> WORK REQUIRED
Leaving out all pictures, retype the records exactly.

> DATA TO PROCESS
★ ★ ★ ★
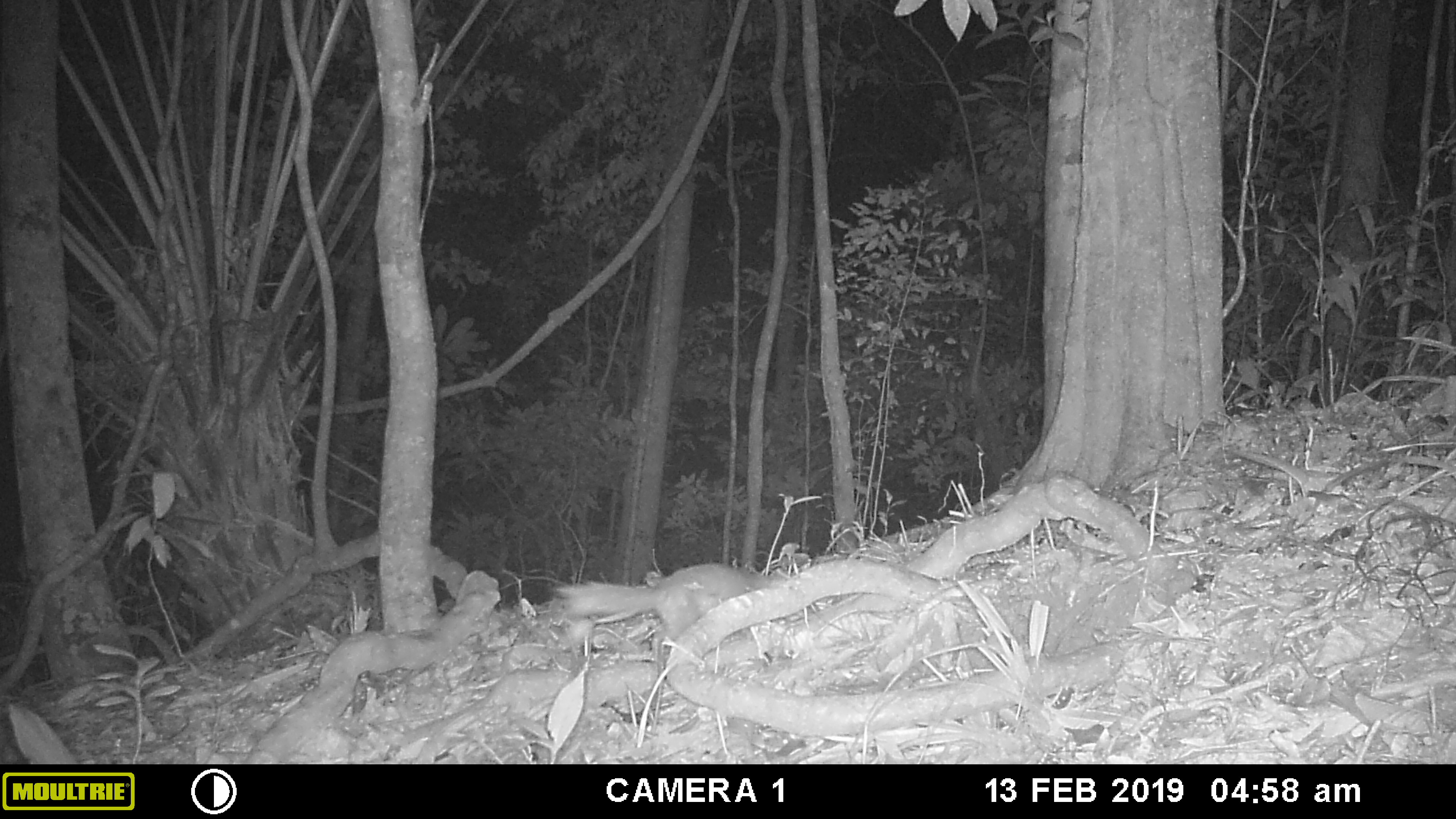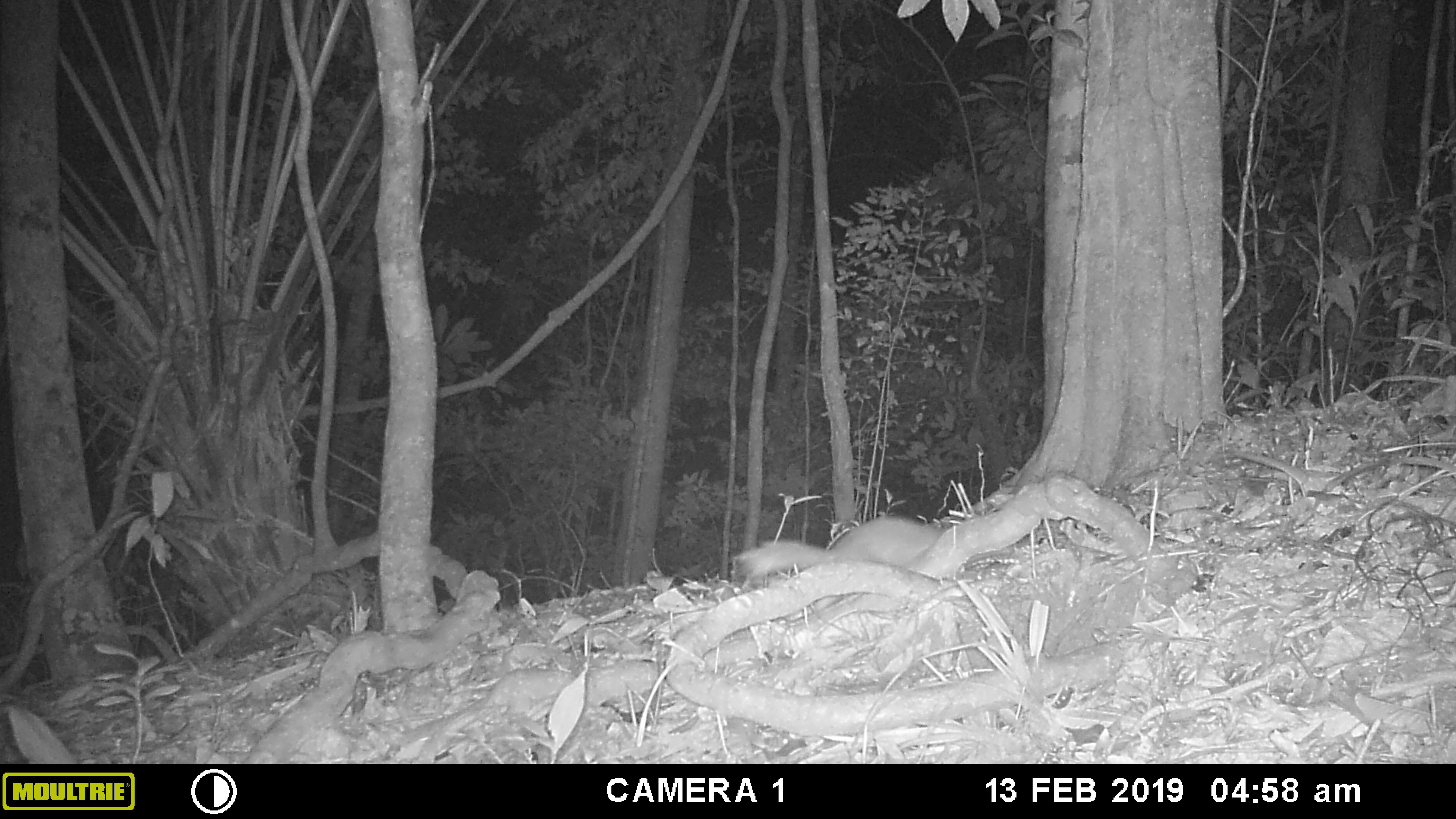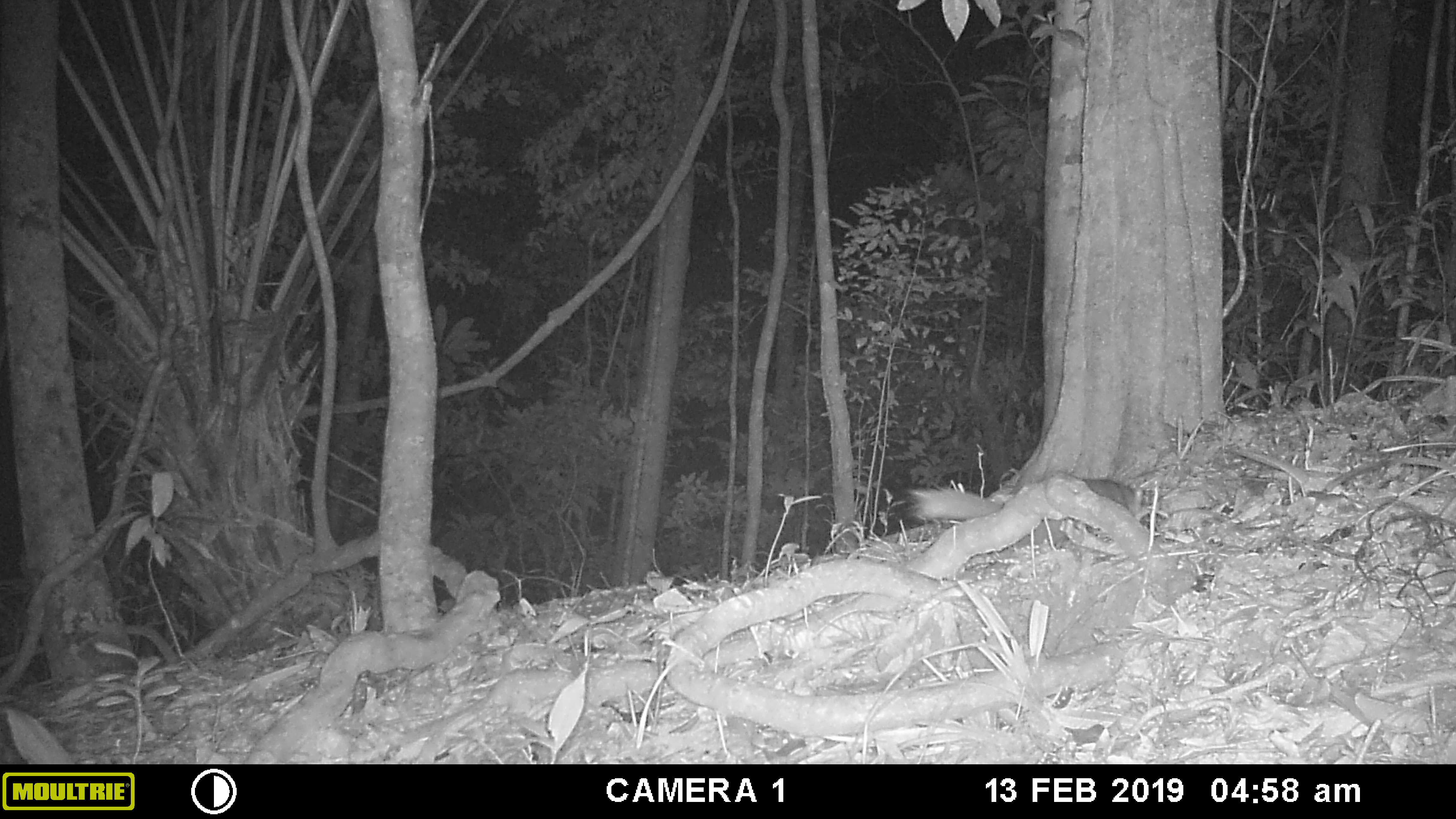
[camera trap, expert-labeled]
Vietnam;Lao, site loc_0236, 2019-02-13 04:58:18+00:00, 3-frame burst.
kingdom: Animalia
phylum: Chordata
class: Mammalia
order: Carnivora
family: Mustelidae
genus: Melogale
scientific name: Melogale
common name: ferret badger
Ferret badger (Melogale). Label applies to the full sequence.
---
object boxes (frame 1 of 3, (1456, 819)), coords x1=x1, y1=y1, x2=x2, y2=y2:
ferret badger: x1=555, y1=562, x2=804, y2=641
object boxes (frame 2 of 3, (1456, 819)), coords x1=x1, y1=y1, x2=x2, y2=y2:
ferret badger: x1=732, y1=515, x2=965, y2=609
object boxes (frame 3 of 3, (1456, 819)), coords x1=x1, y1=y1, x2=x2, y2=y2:
ferret badger: x1=905, y1=479, x2=1160, y2=549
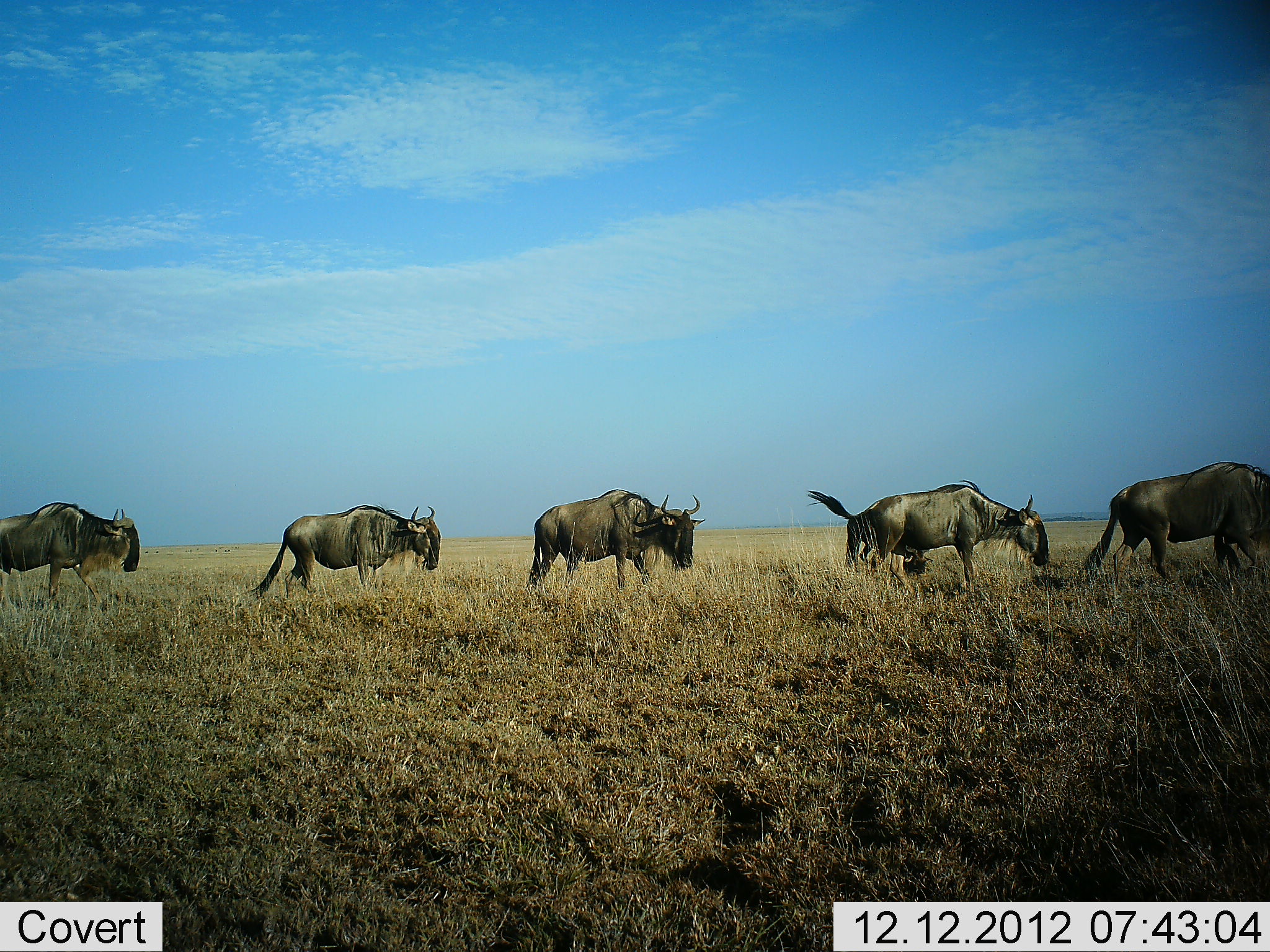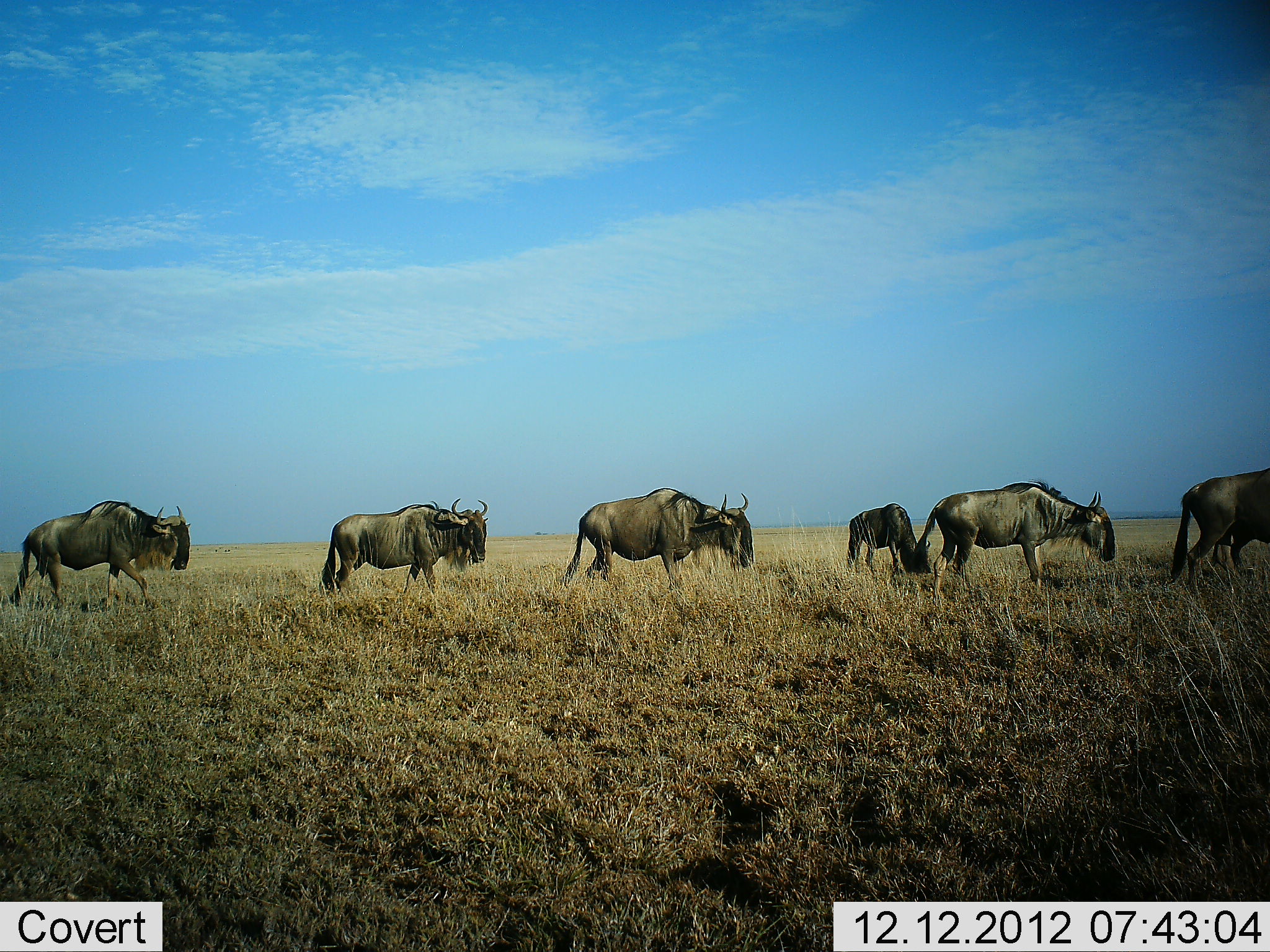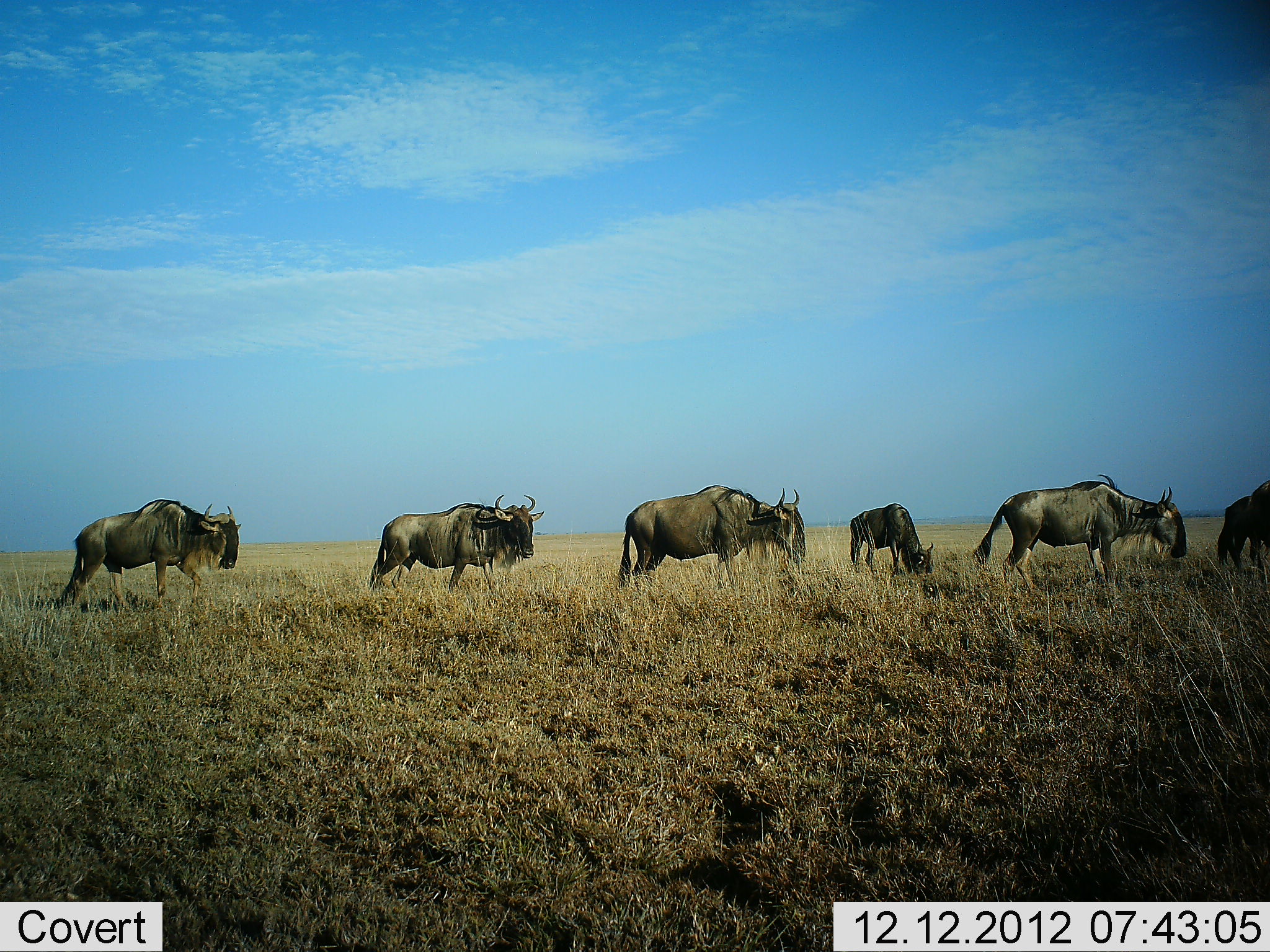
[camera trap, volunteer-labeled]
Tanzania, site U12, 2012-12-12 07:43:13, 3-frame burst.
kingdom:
★ ★ ★ ★
> RESPONSE AREA
[camera trap, expert-labeled]
Vietnam;Lao, site loc_0236, 2019-02-13 04:58:18+00:00, 3-frame burst.
kingdom: Animalia
phylum: Chordata
class: Mammalia
order: Carnivora
family: Mustelidae
genus: Melogale
scientific name: Melogale
common name: ferret badger
Ferret badger (Melogale). Label applies to the full sequence.
---
object boxes (frame 1 of 3, (1456, 819)), coords x1=x1, y1=y1, x2=x2, y2=y2:
ferret badger: x1=555, y1=562, x2=804, y2=641
object boxes (frame 2 of 3, (1456, 819)), coords x1=x1, y1=y1, x2=x2, y2=y2:
ferret badger: x1=732, y1=515, x2=965, y2=609
object boxes (frame 3 of 3, (1456, 819)), coords x1=x1, y1=y1, x2=x2, y2=y2:
ferret badger: x1=905, y1=479, x2=1160, y2=549
[camera trap, volunteer-labeled]
Tanzania, site U12, 2012-12-12 07:43:13, 3-frame burst.
kingdom:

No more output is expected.